## TASK REQUIREMENTS
Filter the material below so that only lines containing "United" remain.
=== RECORDS PROVIDED ===
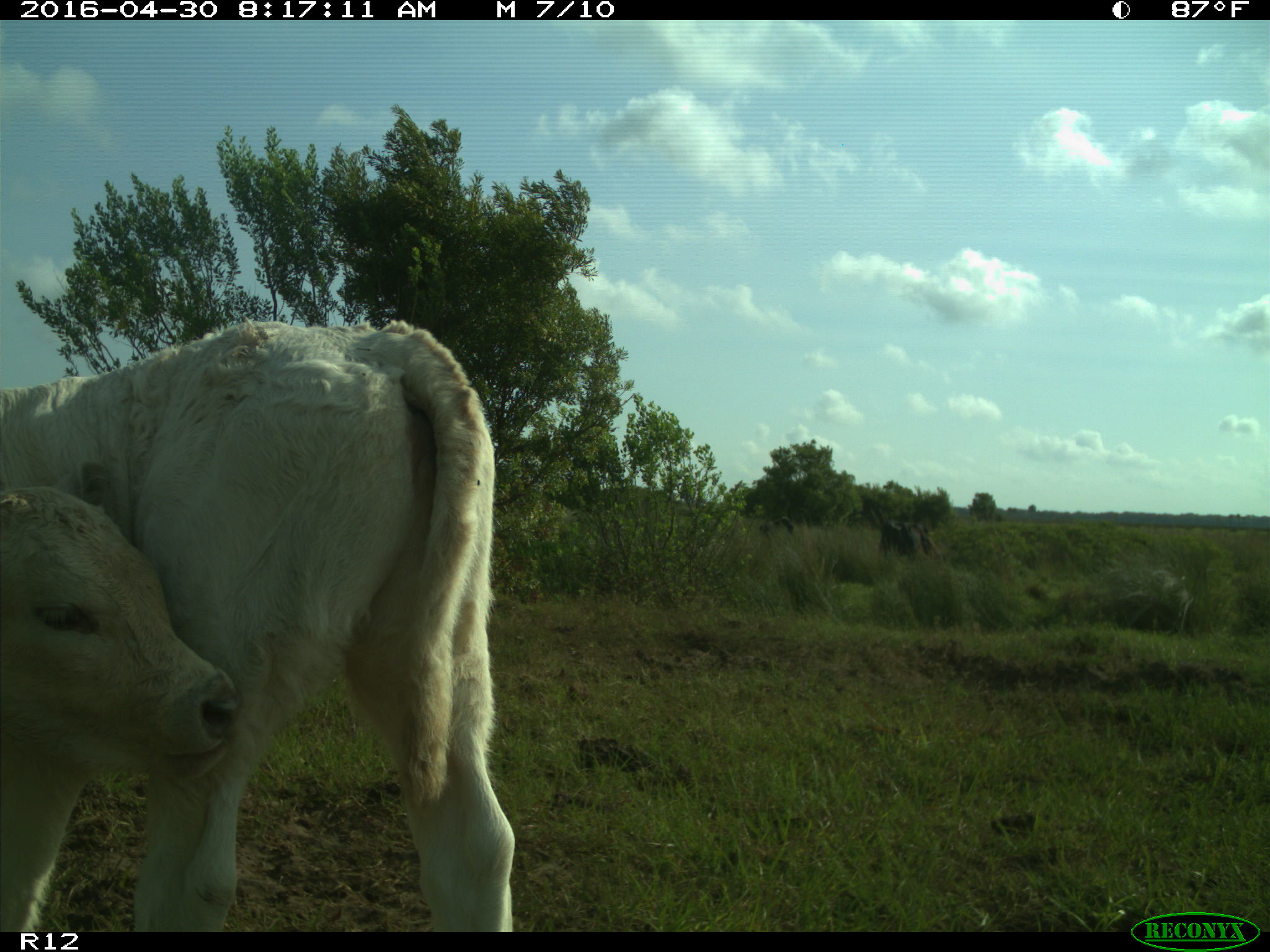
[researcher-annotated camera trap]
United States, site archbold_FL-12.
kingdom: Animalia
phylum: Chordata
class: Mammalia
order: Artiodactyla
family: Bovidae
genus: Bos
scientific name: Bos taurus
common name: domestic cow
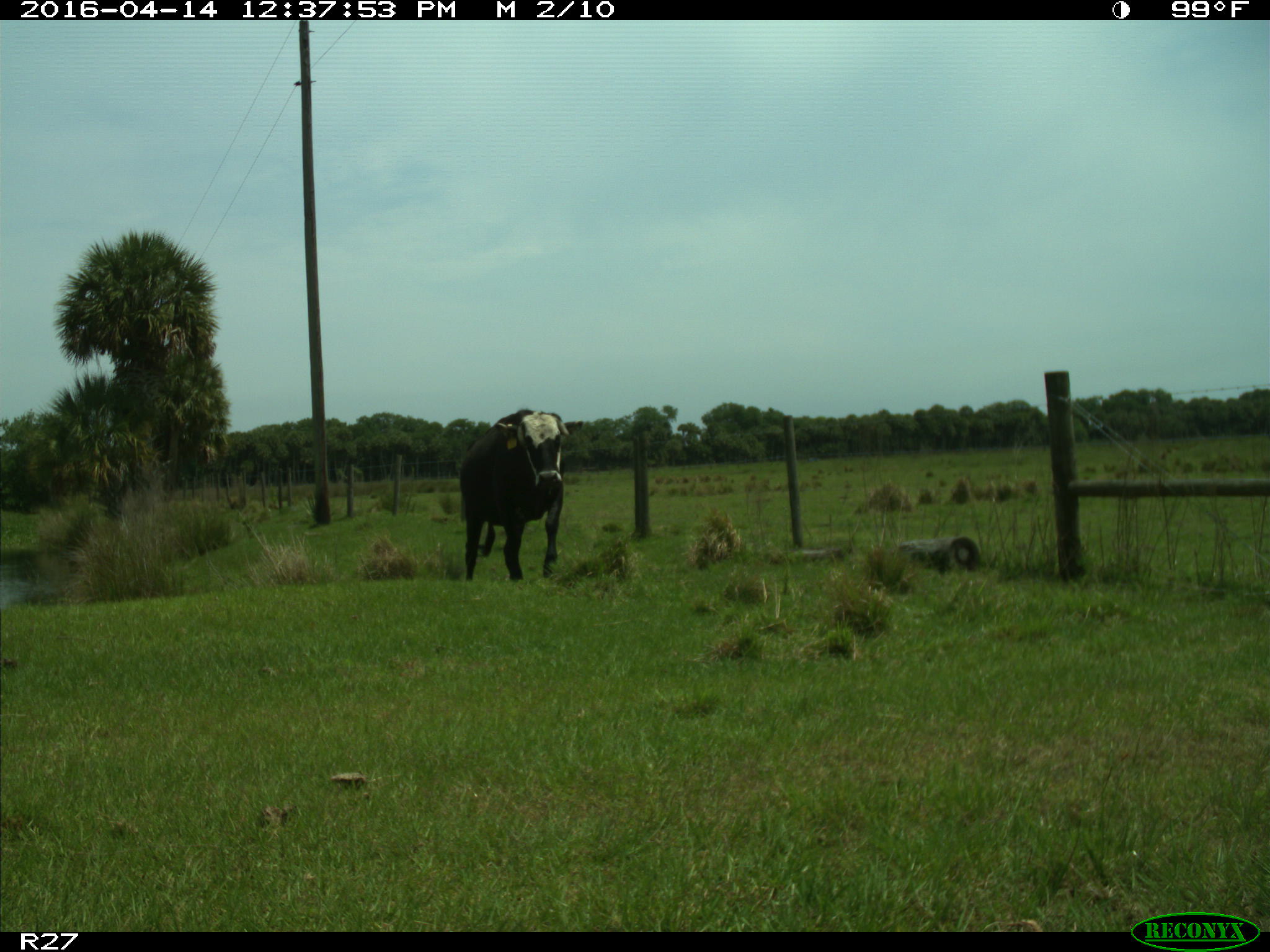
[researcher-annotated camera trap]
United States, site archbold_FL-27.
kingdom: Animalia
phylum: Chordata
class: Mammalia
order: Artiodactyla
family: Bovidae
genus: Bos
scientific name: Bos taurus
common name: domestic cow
===
=== RECORDS PROVIDED ===
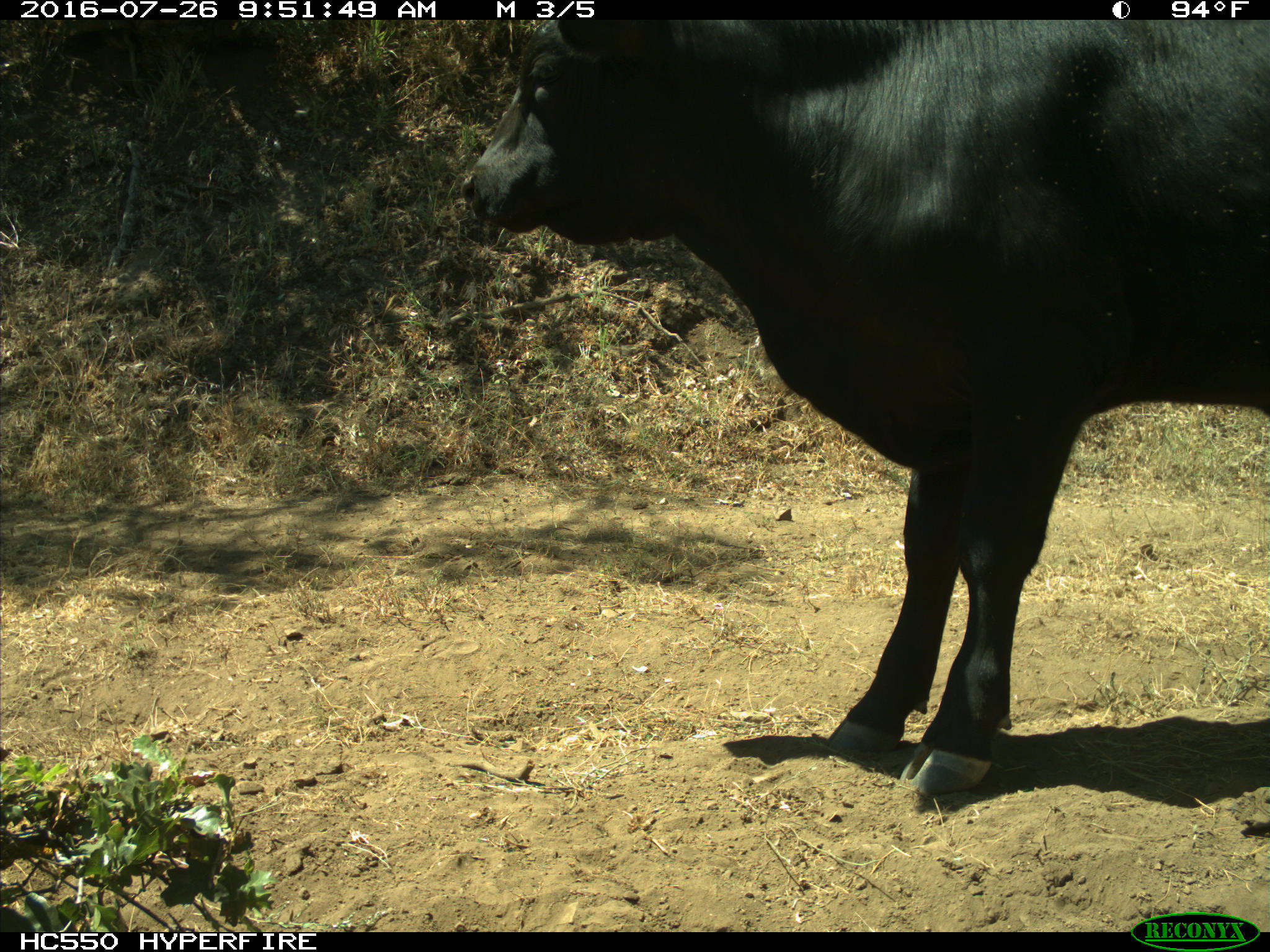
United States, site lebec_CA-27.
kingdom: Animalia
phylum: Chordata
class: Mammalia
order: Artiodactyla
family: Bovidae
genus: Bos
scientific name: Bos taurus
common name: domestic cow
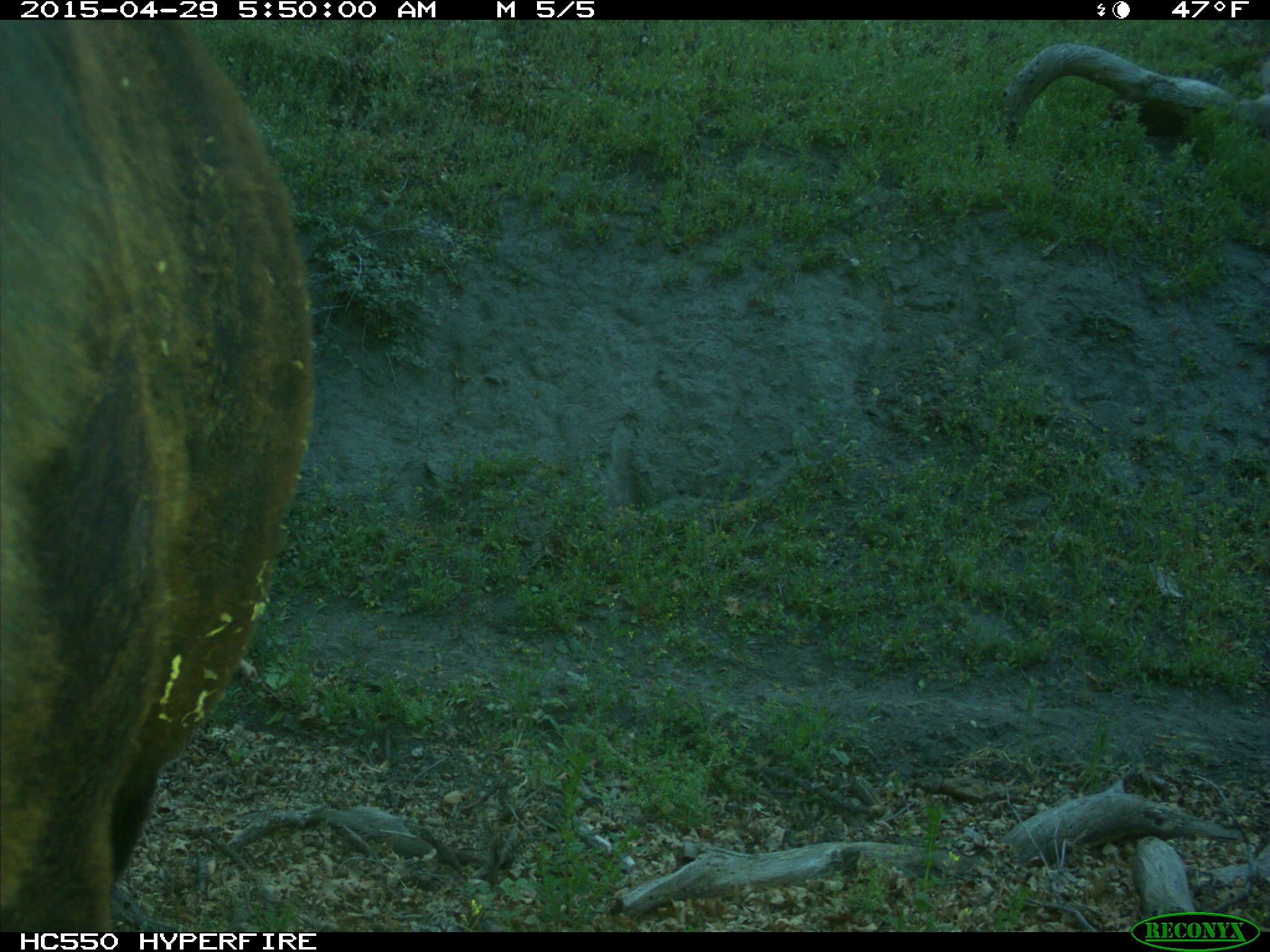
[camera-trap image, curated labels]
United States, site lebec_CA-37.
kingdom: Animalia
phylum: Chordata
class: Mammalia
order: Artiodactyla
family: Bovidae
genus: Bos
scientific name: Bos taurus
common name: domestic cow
===
=== RECORDS PROVIDED ===
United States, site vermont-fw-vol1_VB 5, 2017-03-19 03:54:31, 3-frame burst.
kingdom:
===
## FINISHED EXERCISE
United States, site archbold_FL-12.
United States, site archbold_FL-27.
United States, site lebec_CA-27.
United States, site lebec_CA-37.
United States, site vermont-fw-vol1_VB 5, 2017-03-19 03:54:31, 3-frame burst.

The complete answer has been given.